= Laptot =

African colonial troops in the service of France

Laptots were African colonial troops in the service of France between 1750 and the early 1900s.

Senegalese laptots in Central Africa with French officer, 1890

==History==
The term laptot probably derives from the word lappato bi in the Wolof language, referring to interpreters, intermediaries or brokers. Most laptots were recruited in Senegal, especially at French outposts in Saint-Louis and Dakar, during the late 18th and 19th centuries. Laptots were closely linked with the Tirailleurs sénégalais, a military unit which enlisted soldiers from France's colonies in West Africa, founded in 1857. Unlike the tirailleurs, however, laptots served exclusively in Africa and Madagascar.

The French navy hired laptots on a temporary basis, using them to guard outposts, serve aboard French naval and commercial vessels, and perform various other tasks throughout French possessions in Africa. Laptots typically signed up for two-year contracts. They were often more reliable and effective than European personnel, who were too susceptible to endemic diseases such as malaria. Many laptots joined on a voluntary basis, although others were slaves in local communities who were forced to hand over half their wages to their owners. According to historian Francois Manchuelle, pay for some laptots—particularly those who served aboard navy boats on the Senegal River—was competitive with salaries for French sailors at the time. Manchuelle contends that men of the Soninke ethnic group were attracted to laptot service by the prospects of accumulating cash with which to compete for social status in their home communities.
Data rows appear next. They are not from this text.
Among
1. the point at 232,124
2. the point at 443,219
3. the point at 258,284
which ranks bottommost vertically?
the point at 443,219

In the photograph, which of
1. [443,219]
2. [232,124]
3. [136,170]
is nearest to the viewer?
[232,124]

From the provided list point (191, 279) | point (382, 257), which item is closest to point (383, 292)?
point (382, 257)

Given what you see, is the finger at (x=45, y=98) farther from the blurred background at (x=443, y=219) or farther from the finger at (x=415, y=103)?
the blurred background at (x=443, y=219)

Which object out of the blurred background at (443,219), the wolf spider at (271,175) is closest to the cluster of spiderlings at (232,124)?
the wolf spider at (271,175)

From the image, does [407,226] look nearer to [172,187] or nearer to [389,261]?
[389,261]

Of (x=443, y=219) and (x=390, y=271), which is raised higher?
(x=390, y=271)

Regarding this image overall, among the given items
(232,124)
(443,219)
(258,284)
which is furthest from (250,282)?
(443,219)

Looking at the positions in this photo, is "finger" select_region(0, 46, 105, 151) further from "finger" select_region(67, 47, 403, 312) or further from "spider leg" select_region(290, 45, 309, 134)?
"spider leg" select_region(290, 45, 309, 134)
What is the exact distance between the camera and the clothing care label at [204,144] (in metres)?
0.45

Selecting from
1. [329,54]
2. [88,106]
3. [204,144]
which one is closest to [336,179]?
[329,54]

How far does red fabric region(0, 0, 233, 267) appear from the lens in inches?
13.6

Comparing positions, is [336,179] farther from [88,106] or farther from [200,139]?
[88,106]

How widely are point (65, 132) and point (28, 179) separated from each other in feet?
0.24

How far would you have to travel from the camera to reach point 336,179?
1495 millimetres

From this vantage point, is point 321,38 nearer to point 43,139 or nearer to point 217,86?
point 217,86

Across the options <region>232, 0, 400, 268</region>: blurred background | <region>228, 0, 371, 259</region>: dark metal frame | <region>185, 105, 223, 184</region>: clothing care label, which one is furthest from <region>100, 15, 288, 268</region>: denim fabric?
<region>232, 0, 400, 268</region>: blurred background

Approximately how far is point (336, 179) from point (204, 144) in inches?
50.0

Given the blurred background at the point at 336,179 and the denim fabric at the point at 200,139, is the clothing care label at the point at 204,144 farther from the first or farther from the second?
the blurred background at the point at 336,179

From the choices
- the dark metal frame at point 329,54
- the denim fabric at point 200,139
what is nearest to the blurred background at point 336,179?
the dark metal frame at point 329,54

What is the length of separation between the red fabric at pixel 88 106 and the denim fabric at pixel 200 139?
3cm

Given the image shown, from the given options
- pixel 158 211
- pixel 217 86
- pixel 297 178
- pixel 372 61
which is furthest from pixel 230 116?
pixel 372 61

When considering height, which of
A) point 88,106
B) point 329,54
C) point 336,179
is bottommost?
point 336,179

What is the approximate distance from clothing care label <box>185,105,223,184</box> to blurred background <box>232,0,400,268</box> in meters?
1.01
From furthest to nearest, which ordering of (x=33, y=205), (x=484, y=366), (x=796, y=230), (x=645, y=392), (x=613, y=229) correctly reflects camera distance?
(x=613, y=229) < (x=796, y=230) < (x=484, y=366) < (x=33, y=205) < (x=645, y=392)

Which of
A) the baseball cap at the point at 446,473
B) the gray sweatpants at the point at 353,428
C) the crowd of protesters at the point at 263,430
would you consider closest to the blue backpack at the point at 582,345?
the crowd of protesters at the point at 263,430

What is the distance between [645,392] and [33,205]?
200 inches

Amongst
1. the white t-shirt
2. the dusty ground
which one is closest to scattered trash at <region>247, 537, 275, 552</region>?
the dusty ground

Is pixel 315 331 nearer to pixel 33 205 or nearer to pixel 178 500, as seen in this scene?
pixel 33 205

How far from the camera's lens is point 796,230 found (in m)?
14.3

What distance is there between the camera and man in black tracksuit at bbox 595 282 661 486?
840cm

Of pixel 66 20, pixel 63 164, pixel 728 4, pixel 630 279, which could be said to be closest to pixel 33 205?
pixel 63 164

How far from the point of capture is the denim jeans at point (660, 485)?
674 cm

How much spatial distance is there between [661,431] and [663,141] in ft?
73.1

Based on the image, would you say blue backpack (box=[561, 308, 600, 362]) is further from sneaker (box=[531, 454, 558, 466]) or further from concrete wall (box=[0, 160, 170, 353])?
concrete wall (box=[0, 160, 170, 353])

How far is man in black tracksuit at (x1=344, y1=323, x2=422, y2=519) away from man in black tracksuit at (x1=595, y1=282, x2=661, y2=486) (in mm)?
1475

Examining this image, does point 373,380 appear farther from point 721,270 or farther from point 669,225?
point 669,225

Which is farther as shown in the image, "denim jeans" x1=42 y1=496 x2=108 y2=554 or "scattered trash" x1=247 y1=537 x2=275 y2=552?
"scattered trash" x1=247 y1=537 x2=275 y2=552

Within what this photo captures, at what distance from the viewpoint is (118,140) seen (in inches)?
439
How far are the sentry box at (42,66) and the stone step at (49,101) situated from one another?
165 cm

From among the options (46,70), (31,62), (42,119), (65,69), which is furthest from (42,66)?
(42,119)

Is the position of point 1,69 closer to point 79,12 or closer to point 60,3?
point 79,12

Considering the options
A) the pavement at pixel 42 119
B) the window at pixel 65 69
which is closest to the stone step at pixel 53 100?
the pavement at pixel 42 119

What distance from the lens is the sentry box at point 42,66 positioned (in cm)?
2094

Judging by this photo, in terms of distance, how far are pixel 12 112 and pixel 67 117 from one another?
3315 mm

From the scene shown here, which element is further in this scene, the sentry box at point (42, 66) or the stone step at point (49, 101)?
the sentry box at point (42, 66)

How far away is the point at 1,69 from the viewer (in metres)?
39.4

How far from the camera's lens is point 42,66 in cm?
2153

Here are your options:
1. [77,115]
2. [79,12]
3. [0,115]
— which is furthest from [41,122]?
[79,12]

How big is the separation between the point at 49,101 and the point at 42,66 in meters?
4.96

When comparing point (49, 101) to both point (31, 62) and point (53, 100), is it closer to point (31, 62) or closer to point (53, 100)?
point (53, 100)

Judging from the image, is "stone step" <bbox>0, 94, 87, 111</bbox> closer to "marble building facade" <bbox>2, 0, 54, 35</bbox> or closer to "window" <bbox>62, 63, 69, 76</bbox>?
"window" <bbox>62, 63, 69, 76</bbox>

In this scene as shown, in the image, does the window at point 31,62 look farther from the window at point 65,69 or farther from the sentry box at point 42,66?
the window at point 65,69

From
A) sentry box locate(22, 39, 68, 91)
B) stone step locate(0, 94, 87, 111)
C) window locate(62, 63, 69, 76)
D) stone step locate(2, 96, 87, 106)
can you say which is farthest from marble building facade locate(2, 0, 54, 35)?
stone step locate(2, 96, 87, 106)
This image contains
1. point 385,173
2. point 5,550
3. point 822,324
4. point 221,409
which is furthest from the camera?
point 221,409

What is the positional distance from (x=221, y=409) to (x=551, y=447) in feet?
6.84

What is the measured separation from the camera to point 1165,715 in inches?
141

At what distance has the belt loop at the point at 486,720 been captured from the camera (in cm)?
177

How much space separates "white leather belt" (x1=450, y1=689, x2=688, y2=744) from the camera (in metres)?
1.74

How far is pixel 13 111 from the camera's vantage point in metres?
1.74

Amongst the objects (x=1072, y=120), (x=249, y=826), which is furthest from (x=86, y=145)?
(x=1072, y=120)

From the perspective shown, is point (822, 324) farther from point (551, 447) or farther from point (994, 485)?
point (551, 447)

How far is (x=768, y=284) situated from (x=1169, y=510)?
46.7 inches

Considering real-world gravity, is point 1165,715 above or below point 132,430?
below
Laptots were essential not only to French administration of its West African possessions, but also to subsequent French exploration and colonial penetration of Central Africa, parts of which became French Equatorial Africa after 1910. When the Franco-Italian explorer Pierre Savorgnan de Brazza first ventured into the Equatorial African interior in 1876, he was accompanied by 13 laptots and four local interpreters as well as three other Frenchmen. Brazza's second expedition, in 1880, also relied heavily on laptots to carry loads, deliver messages, and provide protection against hostile populations. One laptot on this expedition was Malamine Camara, who achieved some renown for his exploits while serving under Brazza's command in Congo. Camara and two other laptots manned France's first outpost on the banks of the Congo River from October 1880 until May 1882, on the future site of Brazzaville, and may have prevented France's newly acquired territory there from being taken over by Belgium. Laptots provided the bulk of French manpower needs in its Equatorial African colonies until well into the 20th century, when more personnel began to be recruited locally.